Das beantworten die Hersteller unterschiedlich. Die Continental-Gruppe weist darauf hin, dass Fremdkörper bei verringerter Grundstärke schneller bis zum Stahlgürtel vordringen können. Michelin berichtet dagegen, die Freigabequote für die eigene Remix-Runderneuerung liege bei nachgeschnittenen und nicht nachgeschnittenen Reifen gleich hoch bei 90 Prozent. Entscheidend ist die Ausführungsqualität, deshalb sollten beide Schritte mit demselben Partner abgestimmt werden.

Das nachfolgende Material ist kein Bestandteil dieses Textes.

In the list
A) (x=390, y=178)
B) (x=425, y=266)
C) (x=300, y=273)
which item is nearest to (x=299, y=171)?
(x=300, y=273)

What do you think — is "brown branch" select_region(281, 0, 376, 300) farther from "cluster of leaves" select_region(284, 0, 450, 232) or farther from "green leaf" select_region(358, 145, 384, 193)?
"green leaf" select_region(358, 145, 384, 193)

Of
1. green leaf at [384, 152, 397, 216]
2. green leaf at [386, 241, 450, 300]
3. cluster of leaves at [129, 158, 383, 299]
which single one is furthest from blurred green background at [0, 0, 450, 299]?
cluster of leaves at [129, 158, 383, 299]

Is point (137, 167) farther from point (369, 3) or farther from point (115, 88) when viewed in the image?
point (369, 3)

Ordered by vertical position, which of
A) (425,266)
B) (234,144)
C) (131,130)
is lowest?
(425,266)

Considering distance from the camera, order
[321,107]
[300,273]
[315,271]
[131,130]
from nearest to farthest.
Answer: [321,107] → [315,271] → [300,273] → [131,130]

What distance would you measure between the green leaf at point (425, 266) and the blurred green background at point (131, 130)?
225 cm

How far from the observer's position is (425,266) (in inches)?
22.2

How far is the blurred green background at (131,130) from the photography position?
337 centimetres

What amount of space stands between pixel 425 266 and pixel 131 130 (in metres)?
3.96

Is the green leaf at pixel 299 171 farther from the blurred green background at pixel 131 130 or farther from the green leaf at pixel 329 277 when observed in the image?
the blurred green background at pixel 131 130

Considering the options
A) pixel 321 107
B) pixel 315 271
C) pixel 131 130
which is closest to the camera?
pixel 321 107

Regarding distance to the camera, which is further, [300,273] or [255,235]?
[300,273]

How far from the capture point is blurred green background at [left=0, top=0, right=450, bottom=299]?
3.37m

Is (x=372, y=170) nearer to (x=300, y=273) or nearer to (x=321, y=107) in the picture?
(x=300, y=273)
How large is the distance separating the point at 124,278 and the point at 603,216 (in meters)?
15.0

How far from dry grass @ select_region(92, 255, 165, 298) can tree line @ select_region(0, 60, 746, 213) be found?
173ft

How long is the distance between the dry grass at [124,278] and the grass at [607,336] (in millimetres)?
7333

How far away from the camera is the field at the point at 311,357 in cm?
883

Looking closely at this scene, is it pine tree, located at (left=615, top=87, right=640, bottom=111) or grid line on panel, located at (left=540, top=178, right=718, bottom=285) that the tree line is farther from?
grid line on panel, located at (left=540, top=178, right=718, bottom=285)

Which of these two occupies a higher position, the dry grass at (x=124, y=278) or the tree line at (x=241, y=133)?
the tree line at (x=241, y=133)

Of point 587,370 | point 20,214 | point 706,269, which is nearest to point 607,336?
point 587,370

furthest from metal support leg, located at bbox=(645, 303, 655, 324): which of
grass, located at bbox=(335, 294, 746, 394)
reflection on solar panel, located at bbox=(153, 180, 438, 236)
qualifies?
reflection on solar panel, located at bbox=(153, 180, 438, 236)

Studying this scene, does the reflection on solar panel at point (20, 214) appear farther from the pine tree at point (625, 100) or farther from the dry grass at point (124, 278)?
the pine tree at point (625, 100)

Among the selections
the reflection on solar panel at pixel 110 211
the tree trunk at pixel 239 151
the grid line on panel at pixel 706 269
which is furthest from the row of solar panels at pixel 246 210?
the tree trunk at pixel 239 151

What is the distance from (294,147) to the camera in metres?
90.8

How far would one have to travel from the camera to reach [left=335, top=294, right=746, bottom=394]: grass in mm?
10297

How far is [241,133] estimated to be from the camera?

### Wer darf nachschneiden, und was passiert bei einem Fehlschnitt?

Die Nachschneiderichtlinien verlangen übereinstimmend qualifizierte Fachkräfte, die nach dem Nachschneidplan des Reifenherstellers arbeiten. Ein zu tiefer oder schräg geführter Schnitt verletzt den Gürtel, und dieser Schaden lässt sich nicht reparieren: Der Reifen ist dann Ausschuss statt wiederverwendbar. Bei einem Neupreis, der in unserem Lkw-Regal im Mittel bei 474,60 Euro liegt, ist das ein teurer Fehler.